Friday, May 30, 2008

The Return

She entered the house which she had left more than three years ago. It had been empty for a week; the family was on a trip to the hillside for the summers.

Pallid sunlight percolated through the curtained windows, accentuating, rather than dispersing, the darkness and melancholy inside. She had never approved of curtains. Unnecessary frills. She had had no secrets to keep.

The windows, themselves, were altered. She had insisted on grilled ones; a prudent defence against her toddling grandson’s ever increasing reach. The grills were now gone, making way for fashionable sliding panes.

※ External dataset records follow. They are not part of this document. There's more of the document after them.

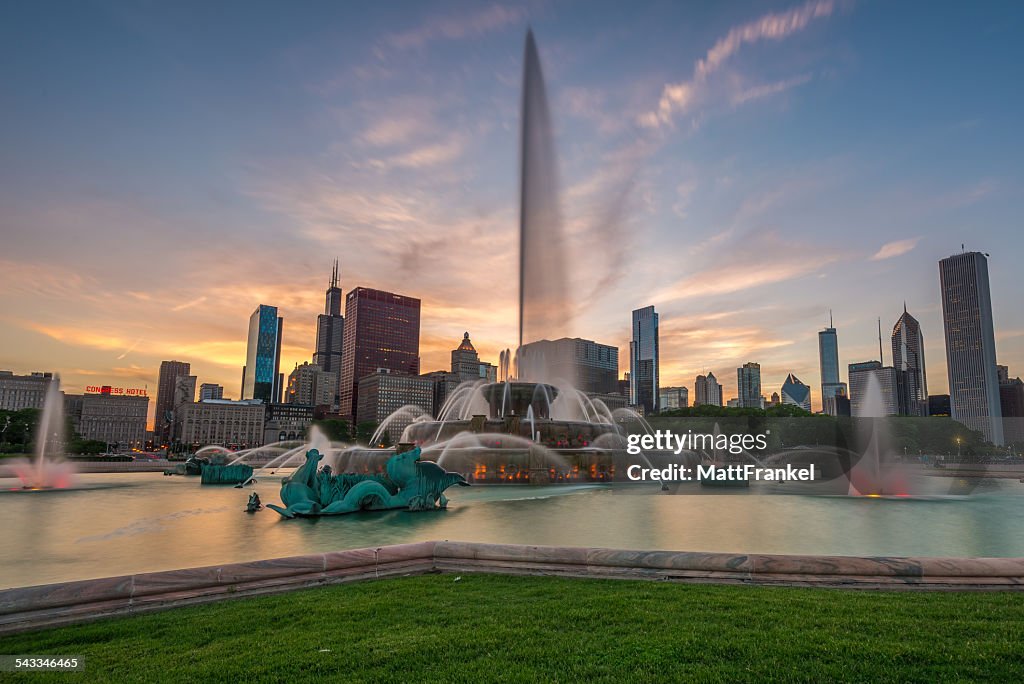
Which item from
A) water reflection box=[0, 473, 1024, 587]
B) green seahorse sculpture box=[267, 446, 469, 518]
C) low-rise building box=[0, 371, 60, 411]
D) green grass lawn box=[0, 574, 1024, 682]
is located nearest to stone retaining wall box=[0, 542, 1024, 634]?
green grass lawn box=[0, 574, 1024, 682]

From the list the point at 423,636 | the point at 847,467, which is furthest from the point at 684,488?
the point at 423,636

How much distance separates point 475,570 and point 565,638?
14.1ft

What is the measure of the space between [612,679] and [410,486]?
62.5 ft

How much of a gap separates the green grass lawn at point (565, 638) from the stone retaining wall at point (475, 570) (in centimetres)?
58

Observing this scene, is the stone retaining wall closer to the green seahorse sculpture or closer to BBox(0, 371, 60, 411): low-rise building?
the green seahorse sculpture

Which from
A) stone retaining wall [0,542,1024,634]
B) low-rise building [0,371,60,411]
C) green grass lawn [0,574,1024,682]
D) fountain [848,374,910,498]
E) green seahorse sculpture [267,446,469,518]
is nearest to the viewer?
green grass lawn [0,574,1024,682]

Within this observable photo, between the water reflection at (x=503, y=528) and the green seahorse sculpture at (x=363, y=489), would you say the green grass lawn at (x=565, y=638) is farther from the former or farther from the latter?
the green seahorse sculpture at (x=363, y=489)

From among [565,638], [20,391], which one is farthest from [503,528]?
[20,391]

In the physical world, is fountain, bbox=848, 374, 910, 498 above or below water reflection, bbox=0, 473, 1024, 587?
above

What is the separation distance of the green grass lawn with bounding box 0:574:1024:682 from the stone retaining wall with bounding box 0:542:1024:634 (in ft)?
1.91

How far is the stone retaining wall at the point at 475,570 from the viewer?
8.40 meters

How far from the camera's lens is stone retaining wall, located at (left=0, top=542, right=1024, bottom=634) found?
27.6 feet

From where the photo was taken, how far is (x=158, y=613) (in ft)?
27.7

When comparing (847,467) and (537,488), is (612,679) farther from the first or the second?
(847,467)
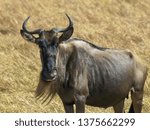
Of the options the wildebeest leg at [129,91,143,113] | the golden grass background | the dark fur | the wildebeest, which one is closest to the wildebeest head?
the wildebeest

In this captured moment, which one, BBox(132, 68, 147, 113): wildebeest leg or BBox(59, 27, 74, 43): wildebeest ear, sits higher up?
BBox(59, 27, 74, 43): wildebeest ear

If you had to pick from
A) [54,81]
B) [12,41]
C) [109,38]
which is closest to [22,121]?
[54,81]

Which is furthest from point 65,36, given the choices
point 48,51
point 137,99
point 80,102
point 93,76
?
point 137,99

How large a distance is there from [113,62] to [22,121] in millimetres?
2978

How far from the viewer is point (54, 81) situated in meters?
9.96

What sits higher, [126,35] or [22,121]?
[22,121]

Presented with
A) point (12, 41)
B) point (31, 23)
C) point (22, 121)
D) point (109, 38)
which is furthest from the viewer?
point (31, 23)

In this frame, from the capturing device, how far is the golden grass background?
14023 mm

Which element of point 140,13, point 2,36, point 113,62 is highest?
point 113,62

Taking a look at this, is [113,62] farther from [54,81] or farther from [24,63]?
[24,63]

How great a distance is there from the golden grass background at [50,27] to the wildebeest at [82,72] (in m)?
2.70

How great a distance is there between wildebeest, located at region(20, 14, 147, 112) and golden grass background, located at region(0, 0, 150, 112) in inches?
106

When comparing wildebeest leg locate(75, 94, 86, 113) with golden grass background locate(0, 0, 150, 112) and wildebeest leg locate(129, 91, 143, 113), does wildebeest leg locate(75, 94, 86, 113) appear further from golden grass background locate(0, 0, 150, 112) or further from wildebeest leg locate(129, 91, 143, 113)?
golden grass background locate(0, 0, 150, 112)

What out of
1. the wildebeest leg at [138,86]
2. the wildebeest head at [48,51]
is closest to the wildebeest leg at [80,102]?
the wildebeest head at [48,51]
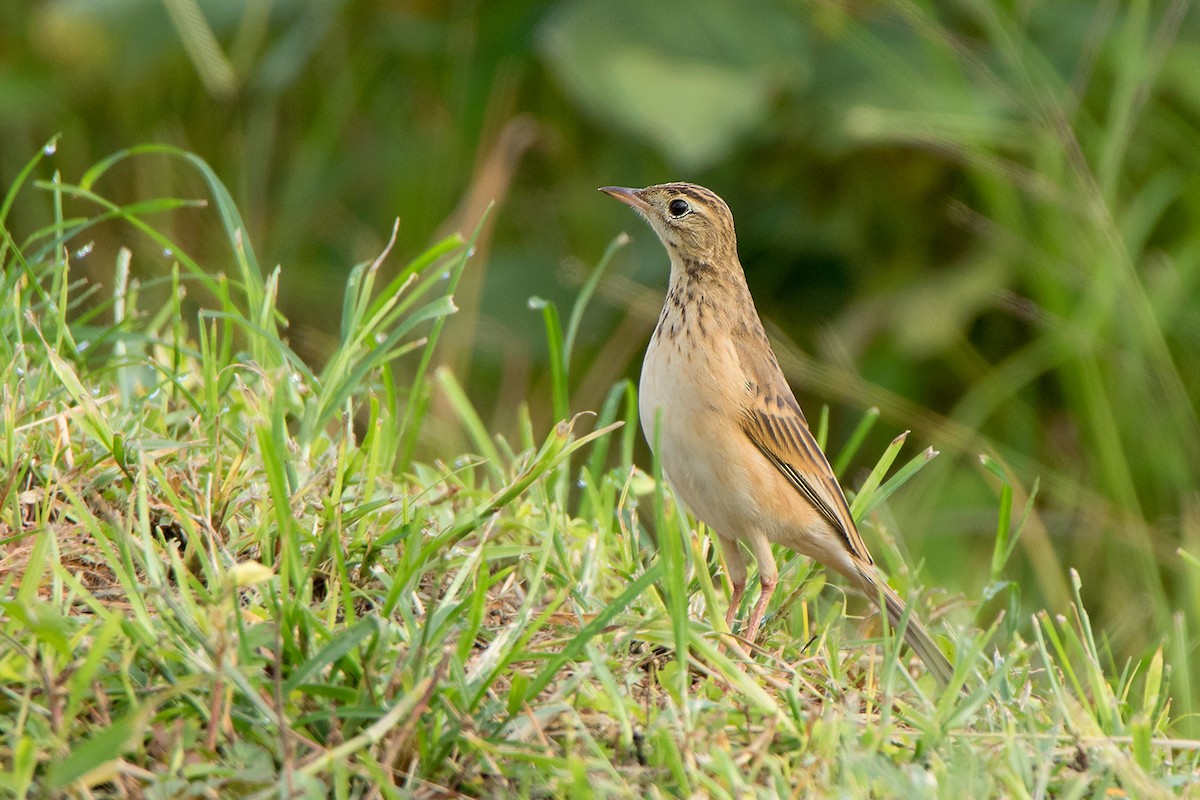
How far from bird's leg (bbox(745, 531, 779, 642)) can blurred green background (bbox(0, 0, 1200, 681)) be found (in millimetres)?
2158

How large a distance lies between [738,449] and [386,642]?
62.3 inches

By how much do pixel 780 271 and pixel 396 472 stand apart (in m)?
3.84

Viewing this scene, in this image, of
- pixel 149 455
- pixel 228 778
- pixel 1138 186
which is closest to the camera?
pixel 228 778

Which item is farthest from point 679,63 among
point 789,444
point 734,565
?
point 734,565

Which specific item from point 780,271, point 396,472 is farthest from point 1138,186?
point 396,472

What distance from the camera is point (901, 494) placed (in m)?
7.12

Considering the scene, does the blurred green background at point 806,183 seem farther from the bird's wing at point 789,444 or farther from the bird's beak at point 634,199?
the bird's wing at point 789,444

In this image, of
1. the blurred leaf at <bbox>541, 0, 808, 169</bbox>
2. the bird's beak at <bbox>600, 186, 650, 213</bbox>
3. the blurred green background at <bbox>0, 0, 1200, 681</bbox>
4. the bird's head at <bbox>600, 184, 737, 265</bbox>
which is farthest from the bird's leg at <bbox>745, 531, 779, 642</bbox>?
the blurred leaf at <bbox>541, 0, 808, 169</bbox>

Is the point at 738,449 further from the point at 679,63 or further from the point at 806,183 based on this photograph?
the point at 806,183

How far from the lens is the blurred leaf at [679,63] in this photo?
677cm

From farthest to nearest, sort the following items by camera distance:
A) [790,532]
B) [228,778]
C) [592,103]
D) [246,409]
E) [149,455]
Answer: [592,103] → [790,532] → [246,409] → [149,455] → [228,778]

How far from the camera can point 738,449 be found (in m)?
4.20

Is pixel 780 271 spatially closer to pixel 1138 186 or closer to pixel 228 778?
pixel 1138 186

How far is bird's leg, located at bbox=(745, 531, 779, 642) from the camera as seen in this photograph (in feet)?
12.6
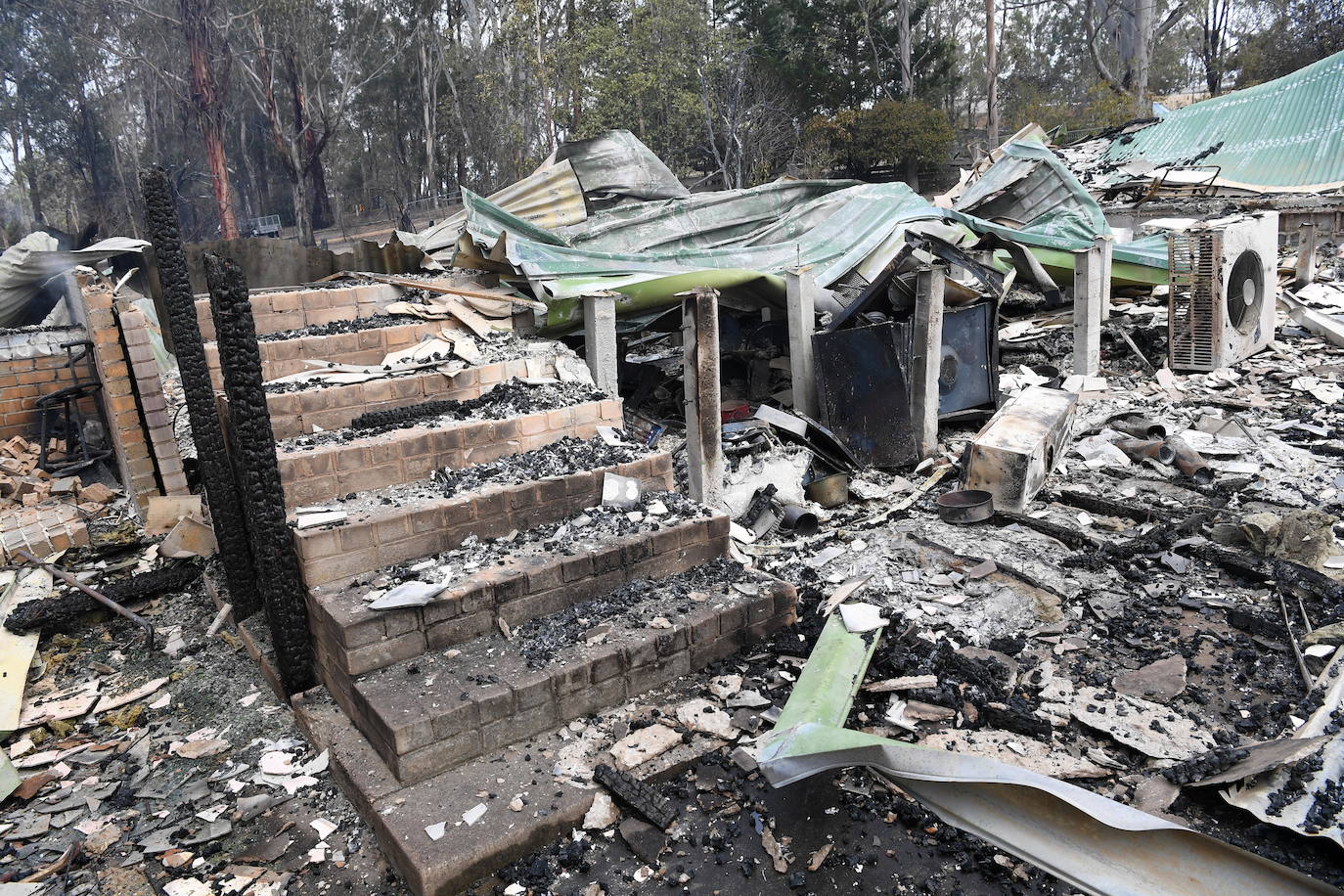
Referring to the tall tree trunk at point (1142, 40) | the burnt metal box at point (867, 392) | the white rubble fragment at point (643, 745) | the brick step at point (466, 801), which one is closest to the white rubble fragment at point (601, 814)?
the brick step at point (466, 801)

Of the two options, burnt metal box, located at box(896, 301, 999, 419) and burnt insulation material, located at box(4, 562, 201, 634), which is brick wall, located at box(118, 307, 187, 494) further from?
burnt metal box, located at box(896, 301, 999, 419)

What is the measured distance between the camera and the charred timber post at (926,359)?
695 centimetres

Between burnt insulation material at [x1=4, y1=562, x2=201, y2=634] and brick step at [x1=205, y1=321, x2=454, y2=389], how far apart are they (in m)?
1.19

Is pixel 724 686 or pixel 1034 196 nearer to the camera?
pixel 724 686

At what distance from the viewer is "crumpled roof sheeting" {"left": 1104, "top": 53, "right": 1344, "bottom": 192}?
1454 cm

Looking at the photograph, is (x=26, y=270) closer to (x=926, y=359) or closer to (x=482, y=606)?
(x=482, y=606)

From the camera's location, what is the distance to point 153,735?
3.69 meters

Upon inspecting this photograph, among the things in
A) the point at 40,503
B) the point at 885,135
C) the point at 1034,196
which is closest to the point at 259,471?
the point at 40,503

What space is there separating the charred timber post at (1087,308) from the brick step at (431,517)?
5.67 meters

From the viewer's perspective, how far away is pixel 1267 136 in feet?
50.7

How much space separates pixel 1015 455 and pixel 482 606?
3.84 meters

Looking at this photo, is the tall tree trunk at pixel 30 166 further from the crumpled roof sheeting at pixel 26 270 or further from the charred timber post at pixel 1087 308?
the charred timber post at pixel 1087 308

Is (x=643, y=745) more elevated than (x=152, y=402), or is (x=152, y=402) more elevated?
(x=152, y=402)

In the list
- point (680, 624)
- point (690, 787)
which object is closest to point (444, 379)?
point (680, 624)
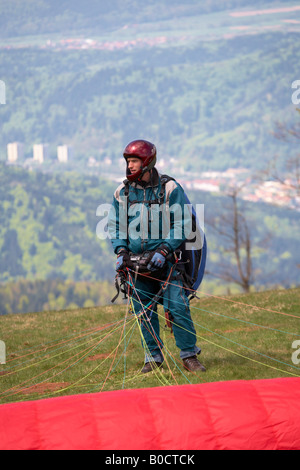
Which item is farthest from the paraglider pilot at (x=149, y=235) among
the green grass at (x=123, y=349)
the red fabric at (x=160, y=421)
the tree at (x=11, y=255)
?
the tree at (x=11, y=255)

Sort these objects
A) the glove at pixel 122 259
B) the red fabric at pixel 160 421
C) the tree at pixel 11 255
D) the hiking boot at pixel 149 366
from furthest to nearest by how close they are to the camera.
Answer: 1. the tree at pixel 11 255
2. the hiking boot at pixel 149 366
3. the glove at pixel 122 259
4. the red fabric at pixel 160 421

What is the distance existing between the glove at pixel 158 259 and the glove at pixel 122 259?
13.0 inches

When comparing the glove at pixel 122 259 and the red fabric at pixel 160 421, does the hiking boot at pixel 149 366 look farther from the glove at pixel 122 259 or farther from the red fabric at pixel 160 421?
the red fabric at pixel 160 421

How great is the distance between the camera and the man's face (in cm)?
800

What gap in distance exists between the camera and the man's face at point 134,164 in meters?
8.00

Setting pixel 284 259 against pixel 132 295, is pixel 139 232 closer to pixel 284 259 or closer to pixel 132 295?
pixel 132 295

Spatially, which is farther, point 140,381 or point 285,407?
point 140,381

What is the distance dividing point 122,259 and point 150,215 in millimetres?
588

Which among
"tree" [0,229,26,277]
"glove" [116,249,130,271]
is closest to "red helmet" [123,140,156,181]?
"glove" [116,249,130,271]

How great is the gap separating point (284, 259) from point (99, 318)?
166123mm

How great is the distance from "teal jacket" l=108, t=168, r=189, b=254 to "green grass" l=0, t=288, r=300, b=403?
3.66ft

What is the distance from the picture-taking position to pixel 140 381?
8164 millimetres

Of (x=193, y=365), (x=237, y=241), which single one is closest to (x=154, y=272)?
(x=193, y=365)
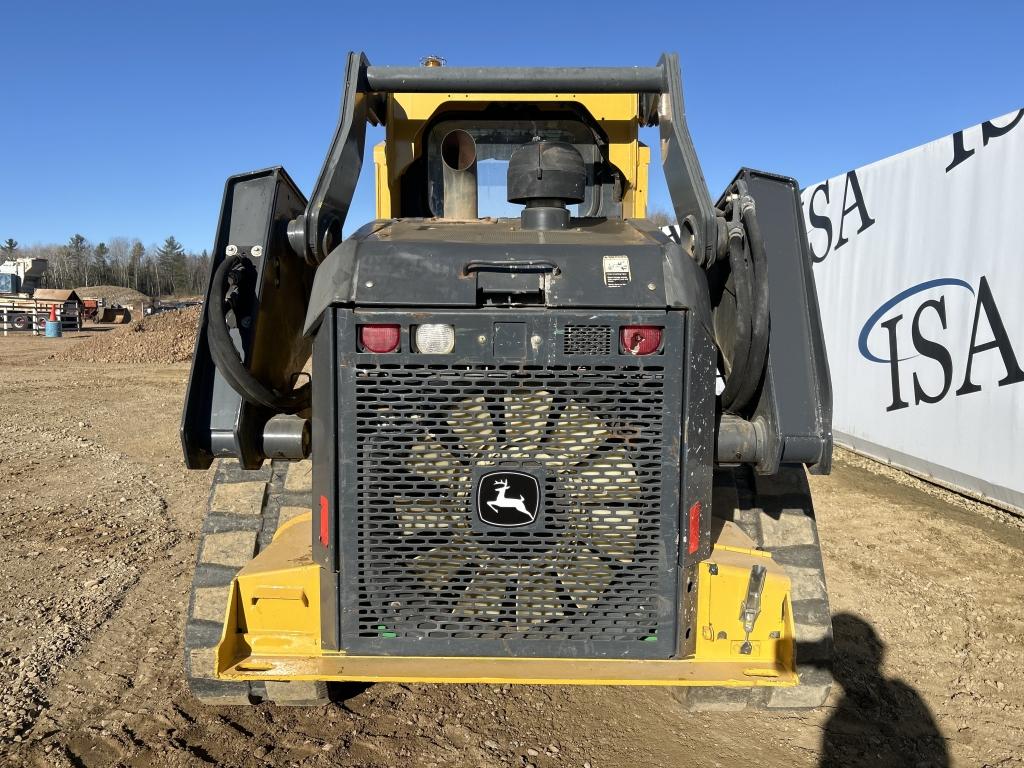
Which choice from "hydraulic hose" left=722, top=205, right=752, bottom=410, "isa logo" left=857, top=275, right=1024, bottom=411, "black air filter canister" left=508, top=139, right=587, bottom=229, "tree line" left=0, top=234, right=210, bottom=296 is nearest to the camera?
"hydraulic hose" left=722, top=205, right=752, bottom=410

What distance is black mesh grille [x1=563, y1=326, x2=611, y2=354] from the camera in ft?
7.01

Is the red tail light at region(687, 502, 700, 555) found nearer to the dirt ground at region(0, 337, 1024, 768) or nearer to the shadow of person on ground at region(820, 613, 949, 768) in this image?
the dirt ground at region(0, 337, 1024, 768)

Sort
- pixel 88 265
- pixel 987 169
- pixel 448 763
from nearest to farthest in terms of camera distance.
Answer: pixel 448 763 < pixel 987 169 < pixel 88 265

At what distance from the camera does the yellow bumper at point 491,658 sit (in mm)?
2188

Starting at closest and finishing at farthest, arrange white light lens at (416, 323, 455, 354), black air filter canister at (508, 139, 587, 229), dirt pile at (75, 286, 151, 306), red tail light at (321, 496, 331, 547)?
white light lens at (416, 323, 455, 354), red tail light at (321, 496, 331, 547), black air filter canister at (508, 139, 587, 229), dirt pile at (75, 286, 151, 306)

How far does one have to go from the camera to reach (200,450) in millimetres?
2535

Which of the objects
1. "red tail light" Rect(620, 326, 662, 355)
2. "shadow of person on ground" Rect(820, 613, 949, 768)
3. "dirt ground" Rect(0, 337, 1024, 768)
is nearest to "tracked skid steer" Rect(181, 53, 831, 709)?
"red tail light" Rect(620, 326, 662, 355)

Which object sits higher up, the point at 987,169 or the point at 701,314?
the point at 987,169

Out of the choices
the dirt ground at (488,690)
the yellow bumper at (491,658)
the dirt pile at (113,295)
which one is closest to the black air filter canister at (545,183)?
the yellow bumper at (491,658)

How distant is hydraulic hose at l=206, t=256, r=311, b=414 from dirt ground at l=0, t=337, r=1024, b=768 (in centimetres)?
146

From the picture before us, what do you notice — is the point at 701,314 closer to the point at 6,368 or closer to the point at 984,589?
the point at 984,589

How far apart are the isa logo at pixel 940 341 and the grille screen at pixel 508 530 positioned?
5560mm

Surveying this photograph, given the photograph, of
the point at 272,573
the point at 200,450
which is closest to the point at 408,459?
the point at 272,573

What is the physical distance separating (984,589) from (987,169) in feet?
12.7
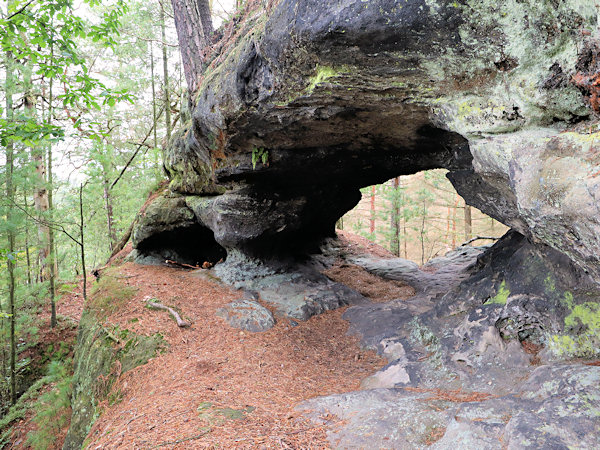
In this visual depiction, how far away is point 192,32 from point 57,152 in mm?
7465

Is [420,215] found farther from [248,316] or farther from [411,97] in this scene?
[411,97]

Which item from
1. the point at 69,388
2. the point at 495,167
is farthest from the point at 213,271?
the point at 495,167

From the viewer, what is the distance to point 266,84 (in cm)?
466

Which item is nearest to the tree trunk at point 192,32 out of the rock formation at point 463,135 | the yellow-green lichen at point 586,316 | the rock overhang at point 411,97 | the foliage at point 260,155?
the rock formation at point 463,135

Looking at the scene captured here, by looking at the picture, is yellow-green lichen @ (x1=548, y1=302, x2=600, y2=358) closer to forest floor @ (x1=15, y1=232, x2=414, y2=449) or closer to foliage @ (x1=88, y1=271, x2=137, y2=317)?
forest floor @ (x1=15, y1=232, x2=414, y2=449)

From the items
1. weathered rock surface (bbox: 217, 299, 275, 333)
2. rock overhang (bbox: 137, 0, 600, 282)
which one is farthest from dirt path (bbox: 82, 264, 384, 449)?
rock overhang (bbox: 137, 0, 600, 282)

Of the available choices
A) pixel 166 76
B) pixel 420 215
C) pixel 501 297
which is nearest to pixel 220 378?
pixel 501 297

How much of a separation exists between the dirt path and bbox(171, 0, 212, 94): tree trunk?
198 inches

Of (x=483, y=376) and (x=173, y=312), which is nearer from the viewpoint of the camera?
(x=483, y=376)

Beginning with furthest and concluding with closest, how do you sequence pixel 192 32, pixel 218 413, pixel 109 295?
pixel 192 32 → pixel 109 295 → pixel 218 413

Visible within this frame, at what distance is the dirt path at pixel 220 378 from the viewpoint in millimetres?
3039

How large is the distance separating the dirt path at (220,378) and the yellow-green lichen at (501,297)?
1.79m

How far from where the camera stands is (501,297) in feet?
14.6

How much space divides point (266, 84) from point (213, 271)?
5.16 meters
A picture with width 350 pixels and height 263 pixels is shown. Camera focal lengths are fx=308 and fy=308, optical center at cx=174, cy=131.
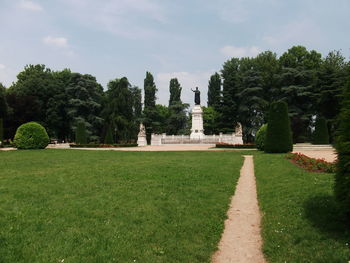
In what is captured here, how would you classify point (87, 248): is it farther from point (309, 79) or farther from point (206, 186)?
point (309, 79)

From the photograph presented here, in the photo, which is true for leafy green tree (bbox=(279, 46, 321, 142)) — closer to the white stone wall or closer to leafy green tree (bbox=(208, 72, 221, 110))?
the white stone wall

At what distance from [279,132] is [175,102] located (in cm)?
3871

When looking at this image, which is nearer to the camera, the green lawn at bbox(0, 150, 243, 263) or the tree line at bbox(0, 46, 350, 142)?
the green lawn at bbox(0, 150, 243, 263)

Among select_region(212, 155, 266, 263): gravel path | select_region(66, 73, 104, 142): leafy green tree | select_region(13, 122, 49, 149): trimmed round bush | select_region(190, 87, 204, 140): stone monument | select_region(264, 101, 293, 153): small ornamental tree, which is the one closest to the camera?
select_region(212, 155, 266, 263): gravel path

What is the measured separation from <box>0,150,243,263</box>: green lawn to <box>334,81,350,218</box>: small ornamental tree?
2102 millimetres

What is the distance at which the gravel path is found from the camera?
4516 mm

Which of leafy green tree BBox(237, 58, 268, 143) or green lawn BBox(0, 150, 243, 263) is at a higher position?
leafy green tree BBox(237, 58, 268, 143)

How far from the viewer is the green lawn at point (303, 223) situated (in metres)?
4.39

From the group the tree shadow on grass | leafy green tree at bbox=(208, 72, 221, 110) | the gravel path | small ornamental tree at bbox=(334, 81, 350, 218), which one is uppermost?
leafy green tree at bbox=(208, 72, 221, 110)

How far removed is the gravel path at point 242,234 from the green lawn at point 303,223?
0.54ft

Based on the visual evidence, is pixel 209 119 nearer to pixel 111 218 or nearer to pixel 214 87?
pixel 214 87

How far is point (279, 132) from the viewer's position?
20.2 metres

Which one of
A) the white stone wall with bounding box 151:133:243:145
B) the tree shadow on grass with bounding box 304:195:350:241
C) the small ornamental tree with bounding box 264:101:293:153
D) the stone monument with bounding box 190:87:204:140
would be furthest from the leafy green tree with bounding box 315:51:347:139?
the tree shadow on grass with bounding box 304:195:350:241

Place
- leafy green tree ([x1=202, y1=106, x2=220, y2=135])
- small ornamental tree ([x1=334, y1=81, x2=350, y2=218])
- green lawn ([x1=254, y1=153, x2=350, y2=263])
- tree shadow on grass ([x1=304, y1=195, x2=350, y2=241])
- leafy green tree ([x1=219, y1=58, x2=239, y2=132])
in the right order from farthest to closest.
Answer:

The floor had been redone; the stone slabs of her time replaced by marble. She knew they had wanted it even whilst she was there but had had to wait. It would have been too slippery for her with the rheumatic arthritis she had carried since she was sixty.

The grandfather clock stood, covered in a coat of dust but resolute as ever, against the freshly repainted wall. It appeared to have long since stopped ticking. Quite considerate of him to let it stay there, she thought. Her rocking chair, which had occupied the centre of the drawing room and from where she could and did watch over all the other rooms, had disappeared. It made the room look more spacious, she conceded.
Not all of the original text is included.